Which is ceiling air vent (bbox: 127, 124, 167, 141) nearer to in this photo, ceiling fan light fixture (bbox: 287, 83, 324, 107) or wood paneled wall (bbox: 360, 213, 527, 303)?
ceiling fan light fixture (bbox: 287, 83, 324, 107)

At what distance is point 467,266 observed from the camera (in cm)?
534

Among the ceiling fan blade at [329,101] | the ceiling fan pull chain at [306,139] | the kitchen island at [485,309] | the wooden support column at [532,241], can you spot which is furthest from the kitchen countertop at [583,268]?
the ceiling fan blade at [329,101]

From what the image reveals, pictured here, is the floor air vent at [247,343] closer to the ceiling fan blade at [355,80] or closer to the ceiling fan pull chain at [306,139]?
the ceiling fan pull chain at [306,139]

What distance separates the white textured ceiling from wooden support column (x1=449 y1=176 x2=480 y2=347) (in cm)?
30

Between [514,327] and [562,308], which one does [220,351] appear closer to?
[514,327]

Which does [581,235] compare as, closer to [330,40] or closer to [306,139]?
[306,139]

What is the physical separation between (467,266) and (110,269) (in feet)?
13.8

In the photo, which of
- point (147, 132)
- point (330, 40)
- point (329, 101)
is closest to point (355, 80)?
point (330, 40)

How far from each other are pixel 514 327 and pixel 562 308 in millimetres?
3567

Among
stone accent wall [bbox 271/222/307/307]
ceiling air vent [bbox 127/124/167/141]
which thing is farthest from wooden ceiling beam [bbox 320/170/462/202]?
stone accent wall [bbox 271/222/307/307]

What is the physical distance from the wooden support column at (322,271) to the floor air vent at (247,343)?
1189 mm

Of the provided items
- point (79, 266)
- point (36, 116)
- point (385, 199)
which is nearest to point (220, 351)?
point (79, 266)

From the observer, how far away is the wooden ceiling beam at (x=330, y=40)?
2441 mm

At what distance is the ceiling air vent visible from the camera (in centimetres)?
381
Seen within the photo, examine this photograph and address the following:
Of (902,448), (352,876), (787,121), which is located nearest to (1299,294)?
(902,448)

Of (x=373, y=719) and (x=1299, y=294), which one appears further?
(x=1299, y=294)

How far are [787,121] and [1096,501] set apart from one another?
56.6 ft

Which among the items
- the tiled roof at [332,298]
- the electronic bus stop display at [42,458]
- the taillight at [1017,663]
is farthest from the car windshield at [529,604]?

■ Written instruction
State how many lines in the rows above contain the string "nearest", matching case exactly, and give only the number.

■ Output
2